役に染まる力。滲み出る個性。女優・木南晴夏はその両方を持ち合わせている人だ。

例えば2018年の前半は、帯ドラマ劇場『越路吹雪物語』で岩谷時子役を演じ、才能に溢れた昭和の女の雰囲気を存分に漂わせたかと思うと、『海月姫』では超絶冴えないオタク女を演じてみたり。

『花のち晴れ〜花男 Next Season〜』で演じた、若い二人の恋を取り持つ先輩コンビニ店員役は、現代風のポップさと預言者のような洞察力を兼ね備え、観る側に「こんな先輩欲しい!」と思わせた。ファンタジックな設定にリアリティを与え、シリアスな場面には軽快さを、一見軽薄に見えるシーンにも一抹の真理を感じさせる稀有な存在だ。

今回、ゲスト声優に起用された映画『クレヨンしんちゃん 新婚旅行ハリケーン 失われたひろし』でも、映画のプロデューサーは、「木南さんに声優を務めていただくインディ・ジュンコは、お宝を狙うきりりとした一面と、天然でおとぼけな一面が見え隠れする魅力的なヒロイン。数々の映画やドラマでコメディエンヌっぷりを発揮し、濃いキャラクターにも埋もれず、キラリとした存在感を発揮する木南さんであれば、臆さず楽しんで演じてくださるのではないかと思いました」とコメントしている。

5年前の舞台では、
毎日のように打ちのめされて。
今も舞台には苦手意識があります

――今回は、トレジャーハンターのヒロイン役で、行動全てが裏目に出てしまうアンラッキーガールという設定が新鮮です。「クレしん」との思い出は?

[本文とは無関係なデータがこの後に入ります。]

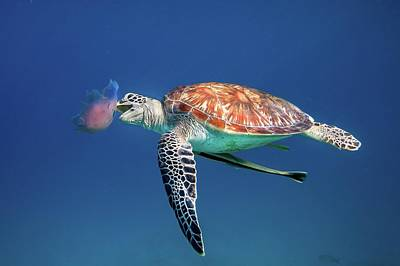Photograph - Green Sea Turtle Eating Jellyfish by Ai Angel Gentel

木南:子供の頃からずっとファンで、漫画も一巻からずっと買っています。漫画の連載が始まったのが、私が5歳のときで、しんちゃんの年齢と重なるのも、何か縁を感じます(笑)。

――声優については? 今回はどんな点が面白かったですか?

木南:10代の頃、ゲームソフトのキャラクターの声を担当した時、ずいぶん壁にぶつかって。声優って難しいんだということを刷り込まれていました(苦笑)。長編映画の声を担当したのは初めてだったんですが、あまり経験がないことに関しては、どんどんやっていきたいと思う方なので。

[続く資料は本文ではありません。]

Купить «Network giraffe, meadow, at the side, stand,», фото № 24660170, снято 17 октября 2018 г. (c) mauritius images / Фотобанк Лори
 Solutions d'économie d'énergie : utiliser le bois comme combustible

今回はゲストといえど、出演シーンがすごく長いんです。物語の鍵となるヒロイン役ですが、しんのすけたちと、ずっと行動を共にする役なので、意外と出演シーンが多くて。試写を見てビックリしました。「わぁ、こんなに出てる!まだ出てる!」みたいな(笑)。

――お仕事を選ぶ時は、“新しいチャレンジができるもの”を優先されているのですか?

木南:私、今まで自分からお仕事を選んだことってないんです。お話いただけたものに全力で取り組んでいくようにしています。

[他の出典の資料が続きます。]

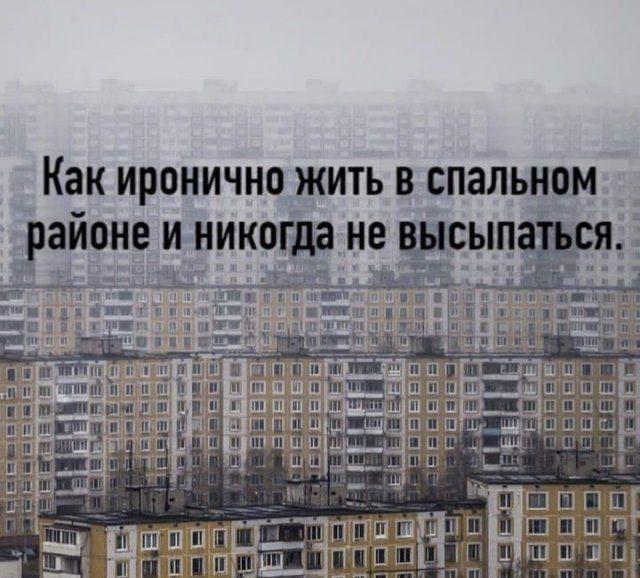 204546_13_trinixy_ru.jpg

――事務所のスタッフの方と、今後の方針について話されたりは?

木南:あまりしないです。マネージャーとなんとなく共有していることは、“何か一つ、面白さを感じられればいいよね”ということ。台本の面白さでもいいし、キャラクターが面白いのでもいいし、実際に“笑い”としての面白さがあるものでもいい。今のところ、“面白い”と思う感覚がマネージャーと一致しているのか、特にそこをすり合わせなくても、面白いお仕事に巡り合えているような気がします。ただ、折を見て、「こういう作品をもっとやっていきたいんですけど」というお願いはします。